» DATI DELL'ESERCIZIO:

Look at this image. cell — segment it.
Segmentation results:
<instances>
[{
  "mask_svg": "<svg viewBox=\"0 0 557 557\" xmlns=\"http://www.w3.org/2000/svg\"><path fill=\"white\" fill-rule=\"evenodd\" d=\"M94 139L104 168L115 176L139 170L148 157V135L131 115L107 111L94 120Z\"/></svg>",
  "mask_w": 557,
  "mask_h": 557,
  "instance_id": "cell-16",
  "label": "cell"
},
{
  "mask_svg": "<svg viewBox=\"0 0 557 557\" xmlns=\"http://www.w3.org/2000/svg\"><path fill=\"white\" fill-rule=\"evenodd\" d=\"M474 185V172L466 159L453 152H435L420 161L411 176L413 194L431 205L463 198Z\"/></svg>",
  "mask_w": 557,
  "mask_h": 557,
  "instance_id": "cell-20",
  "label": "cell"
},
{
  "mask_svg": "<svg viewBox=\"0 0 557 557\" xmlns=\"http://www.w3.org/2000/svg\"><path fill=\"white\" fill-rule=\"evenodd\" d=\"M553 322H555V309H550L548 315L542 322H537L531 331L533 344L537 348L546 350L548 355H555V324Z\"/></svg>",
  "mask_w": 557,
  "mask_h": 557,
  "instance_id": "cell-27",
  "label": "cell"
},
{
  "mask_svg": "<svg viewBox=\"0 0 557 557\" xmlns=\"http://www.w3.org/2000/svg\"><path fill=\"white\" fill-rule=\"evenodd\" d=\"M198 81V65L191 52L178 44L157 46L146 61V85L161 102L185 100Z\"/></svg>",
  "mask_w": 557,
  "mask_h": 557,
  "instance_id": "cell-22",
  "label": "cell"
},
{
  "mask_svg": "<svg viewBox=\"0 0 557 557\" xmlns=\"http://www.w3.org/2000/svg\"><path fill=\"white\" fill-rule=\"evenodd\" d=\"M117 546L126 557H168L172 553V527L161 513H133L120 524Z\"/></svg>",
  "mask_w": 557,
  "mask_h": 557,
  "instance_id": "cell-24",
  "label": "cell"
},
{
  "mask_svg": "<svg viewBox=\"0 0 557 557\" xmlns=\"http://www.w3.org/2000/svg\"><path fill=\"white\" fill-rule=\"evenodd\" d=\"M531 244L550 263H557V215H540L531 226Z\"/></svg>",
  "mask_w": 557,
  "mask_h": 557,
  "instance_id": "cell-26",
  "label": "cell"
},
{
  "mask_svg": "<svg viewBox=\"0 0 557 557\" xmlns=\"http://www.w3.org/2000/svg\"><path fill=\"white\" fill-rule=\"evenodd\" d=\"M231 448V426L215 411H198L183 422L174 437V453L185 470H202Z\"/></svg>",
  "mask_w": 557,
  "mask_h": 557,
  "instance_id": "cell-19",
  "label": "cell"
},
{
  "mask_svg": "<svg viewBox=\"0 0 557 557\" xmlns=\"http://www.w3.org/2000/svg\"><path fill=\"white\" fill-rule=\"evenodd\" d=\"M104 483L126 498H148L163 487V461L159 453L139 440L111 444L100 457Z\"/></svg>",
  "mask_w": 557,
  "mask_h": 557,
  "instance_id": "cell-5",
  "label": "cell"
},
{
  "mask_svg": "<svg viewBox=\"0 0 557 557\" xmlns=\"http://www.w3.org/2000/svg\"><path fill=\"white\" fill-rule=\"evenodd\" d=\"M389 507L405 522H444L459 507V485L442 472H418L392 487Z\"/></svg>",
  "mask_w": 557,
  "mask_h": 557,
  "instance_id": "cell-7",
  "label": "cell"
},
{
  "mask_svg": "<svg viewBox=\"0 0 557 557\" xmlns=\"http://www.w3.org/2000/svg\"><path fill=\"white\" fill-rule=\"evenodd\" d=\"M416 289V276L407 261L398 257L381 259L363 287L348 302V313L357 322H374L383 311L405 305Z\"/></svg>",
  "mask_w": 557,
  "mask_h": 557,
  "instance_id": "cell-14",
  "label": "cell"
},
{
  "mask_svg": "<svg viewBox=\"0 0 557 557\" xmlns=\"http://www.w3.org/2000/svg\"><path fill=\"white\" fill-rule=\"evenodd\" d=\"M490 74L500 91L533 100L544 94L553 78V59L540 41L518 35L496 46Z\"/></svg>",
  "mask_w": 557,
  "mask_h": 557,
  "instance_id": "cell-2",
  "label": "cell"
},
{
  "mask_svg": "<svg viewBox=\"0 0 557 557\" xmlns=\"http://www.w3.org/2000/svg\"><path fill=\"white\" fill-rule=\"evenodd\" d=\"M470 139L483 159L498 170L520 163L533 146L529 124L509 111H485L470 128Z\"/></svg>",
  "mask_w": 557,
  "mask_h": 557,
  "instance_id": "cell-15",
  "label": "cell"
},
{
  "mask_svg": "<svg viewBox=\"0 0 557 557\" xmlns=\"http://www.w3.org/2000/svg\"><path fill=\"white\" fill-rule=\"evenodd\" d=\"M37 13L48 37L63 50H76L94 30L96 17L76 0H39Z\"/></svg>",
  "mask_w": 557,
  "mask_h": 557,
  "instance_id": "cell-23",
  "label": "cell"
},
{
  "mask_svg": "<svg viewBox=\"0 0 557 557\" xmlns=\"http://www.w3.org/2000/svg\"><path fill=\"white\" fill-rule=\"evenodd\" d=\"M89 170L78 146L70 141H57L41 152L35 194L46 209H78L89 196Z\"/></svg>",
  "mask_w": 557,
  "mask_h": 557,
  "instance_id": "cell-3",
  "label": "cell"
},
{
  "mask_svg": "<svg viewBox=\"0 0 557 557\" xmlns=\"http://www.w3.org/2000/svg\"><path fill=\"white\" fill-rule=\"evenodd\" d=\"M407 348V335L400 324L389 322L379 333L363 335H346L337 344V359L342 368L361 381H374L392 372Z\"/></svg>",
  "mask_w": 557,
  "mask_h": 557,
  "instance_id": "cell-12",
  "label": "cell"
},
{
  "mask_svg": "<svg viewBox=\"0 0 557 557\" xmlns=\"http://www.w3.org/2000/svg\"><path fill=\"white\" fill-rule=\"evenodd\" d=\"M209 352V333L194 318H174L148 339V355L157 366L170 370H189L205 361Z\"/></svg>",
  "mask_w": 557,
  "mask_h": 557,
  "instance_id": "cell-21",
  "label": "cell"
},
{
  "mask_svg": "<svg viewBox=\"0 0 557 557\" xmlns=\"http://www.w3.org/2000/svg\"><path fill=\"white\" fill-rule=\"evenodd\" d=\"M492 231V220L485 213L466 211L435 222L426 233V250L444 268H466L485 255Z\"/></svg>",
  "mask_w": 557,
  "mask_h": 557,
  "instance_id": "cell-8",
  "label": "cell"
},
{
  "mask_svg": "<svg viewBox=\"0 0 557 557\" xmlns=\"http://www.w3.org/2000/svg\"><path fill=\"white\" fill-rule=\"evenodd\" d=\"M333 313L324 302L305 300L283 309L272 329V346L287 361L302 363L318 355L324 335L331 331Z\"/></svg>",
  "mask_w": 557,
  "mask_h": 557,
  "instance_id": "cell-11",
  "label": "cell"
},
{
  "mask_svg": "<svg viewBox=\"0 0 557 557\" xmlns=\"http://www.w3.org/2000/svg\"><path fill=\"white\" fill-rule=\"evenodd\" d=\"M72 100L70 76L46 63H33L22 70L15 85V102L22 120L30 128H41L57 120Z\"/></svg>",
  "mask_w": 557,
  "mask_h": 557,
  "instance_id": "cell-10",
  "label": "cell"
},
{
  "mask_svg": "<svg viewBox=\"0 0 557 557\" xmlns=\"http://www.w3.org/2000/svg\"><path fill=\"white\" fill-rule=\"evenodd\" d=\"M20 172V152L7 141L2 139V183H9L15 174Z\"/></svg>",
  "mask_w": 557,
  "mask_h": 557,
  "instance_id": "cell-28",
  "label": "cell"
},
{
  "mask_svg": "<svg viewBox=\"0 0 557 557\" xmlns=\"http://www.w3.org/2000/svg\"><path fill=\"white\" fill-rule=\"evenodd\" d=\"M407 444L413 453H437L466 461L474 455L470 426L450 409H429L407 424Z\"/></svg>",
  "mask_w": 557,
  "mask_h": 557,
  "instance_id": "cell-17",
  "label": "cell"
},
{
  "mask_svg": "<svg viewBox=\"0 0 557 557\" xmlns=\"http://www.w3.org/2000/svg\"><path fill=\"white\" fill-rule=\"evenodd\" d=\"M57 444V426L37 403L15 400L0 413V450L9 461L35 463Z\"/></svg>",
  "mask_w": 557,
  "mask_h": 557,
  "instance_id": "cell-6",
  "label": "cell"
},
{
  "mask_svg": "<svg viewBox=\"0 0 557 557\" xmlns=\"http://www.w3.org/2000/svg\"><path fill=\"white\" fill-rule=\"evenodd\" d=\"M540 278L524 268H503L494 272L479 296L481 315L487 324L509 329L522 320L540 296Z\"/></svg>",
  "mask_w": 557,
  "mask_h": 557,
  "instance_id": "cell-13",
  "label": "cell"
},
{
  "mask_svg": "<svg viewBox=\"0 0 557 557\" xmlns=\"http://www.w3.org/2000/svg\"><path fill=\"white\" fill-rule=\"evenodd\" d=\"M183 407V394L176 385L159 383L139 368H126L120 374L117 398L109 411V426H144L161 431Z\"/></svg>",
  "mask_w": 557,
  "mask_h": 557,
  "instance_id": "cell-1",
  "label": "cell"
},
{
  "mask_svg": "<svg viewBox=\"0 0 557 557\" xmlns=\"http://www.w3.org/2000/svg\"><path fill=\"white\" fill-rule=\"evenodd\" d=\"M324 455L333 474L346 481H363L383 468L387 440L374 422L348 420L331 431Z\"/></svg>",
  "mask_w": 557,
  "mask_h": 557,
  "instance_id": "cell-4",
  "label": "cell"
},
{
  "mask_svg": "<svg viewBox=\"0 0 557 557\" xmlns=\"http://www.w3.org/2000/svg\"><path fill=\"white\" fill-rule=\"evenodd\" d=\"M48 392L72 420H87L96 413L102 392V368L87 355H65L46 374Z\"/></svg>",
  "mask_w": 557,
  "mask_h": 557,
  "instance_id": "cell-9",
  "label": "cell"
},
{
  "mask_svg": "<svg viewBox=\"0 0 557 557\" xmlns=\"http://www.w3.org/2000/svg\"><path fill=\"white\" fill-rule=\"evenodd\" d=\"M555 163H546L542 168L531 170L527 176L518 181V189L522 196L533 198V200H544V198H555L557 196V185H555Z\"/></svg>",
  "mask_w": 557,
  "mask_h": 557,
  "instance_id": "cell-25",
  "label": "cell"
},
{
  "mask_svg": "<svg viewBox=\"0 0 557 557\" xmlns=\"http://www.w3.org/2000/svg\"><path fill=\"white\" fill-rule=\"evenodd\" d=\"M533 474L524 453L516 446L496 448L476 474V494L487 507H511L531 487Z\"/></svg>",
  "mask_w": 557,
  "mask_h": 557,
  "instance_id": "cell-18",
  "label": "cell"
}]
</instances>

» OBIETTIVO INDICATO:
Ricopia senza cambiare nulla le righe dei dati, partendo dall'inizio e proseguendo fino alla riga con "185V172L466 159L453 152H435L420", compresa anche questa.

» RISPOSTA CORRETTA:
Look at this image. cell — segment it.
Segmentation results:
<instances>
[{
  "mask_svg": "<svg viewBox=\"0 0 557 557\" xmlns=\"http://www.w3.org/2000/svg\"><path fill=\"white\" fill-rule=\"evenodd\" d=\"M94 139L104 168L115 176L139 170L148 157V135L131 115L107 111L94 120Z\"/></svg>",
  "mask_w": 557,
  "mask_h": 557,
  "instance_id": "cell-16",
  "label": "cell"
},
{
  "mask_svg": "<svg viewBox=\"0 0 557 557\" xmlns=\"http://www.w3.org/2000/svg\"><path fill=\"white\" fill-rule=\"evenodd\" d=\"M474 185V172L466 159L453 152H435L420 161L411 176L413 194L431 205L463 198Z\"/></svg>",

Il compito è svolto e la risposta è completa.